Zheng He foi um grande explorador chinês do século XV. Sob seu comando, o império da China chegou a praticamente todos os cantos do mundo. Esta seção é inspirada nele e te convida a explorar ainda mais a China.
Viva a criatividade: o Festival da Lua foi no dia 10 e os bolinhos da lua ou mooncakes, uma iguaria chinesa com recheios variados, são presenteados entre amigos e familiares para marcar a data. O The China Project publicou uma matéria com fotos das caixas de presente de mooncakes mais inusitadas de 2022.

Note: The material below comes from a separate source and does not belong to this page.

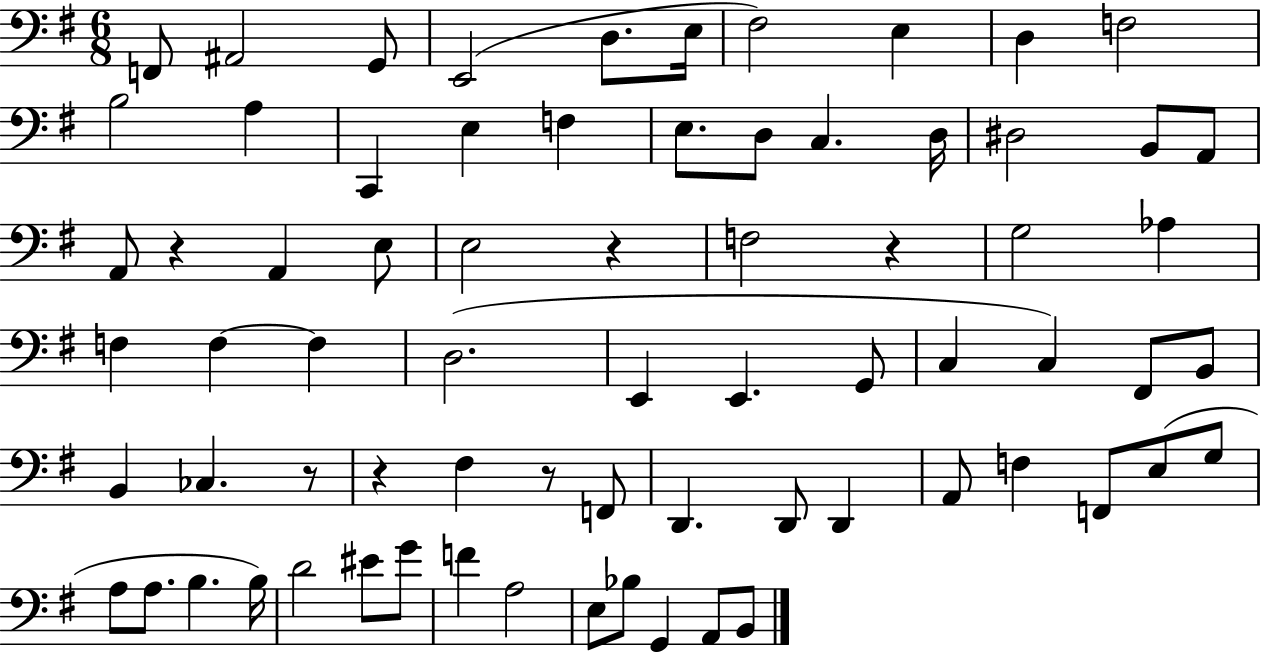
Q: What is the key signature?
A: G major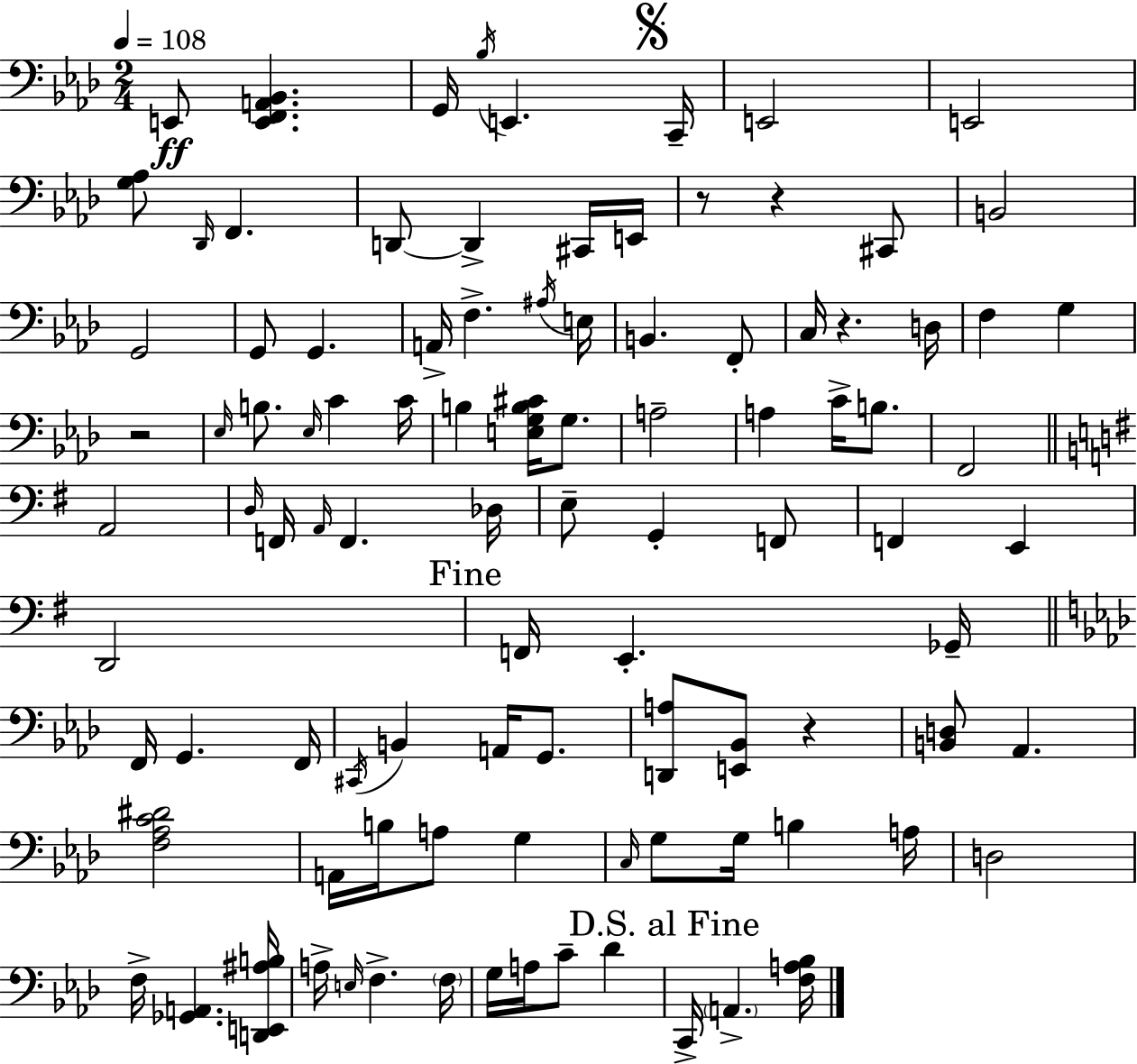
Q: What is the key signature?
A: F minor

Cozinha: o livro de cozinha vegana chinesa The Vegan Chinese Kitchen e as vivências da autora Hannah Che foram assunto no Epicurious, que disponibilizou algumas das receitas no site. Bora cozinhar?
Os lanches: o podcast Nüvoices retorna com um episódio com a jornalista de gastronomia Clarissa Wei, que acompanhamos com afinco por aqui desde a série de vídeos do Eat China. O papo foi sobre cobrir histórias de gastronomia na China e a relação com comida na diáspora (Clarissa vive em Taipei).
Cinema de HK na faixa: o Global Hong Kong Studies da University of California vai realizar uma exibição do filme Keep Rolling, seguido de Q&A com o diretor Man Lim Chung. É na sexta (30), grátis, em inglês, pro mundo todo.
Mais cinema de HK: a revista Zolima entrevistou Scud, diretor conhecido por obras de temática LGBTQIA+, que anunciou sua aposentadoria.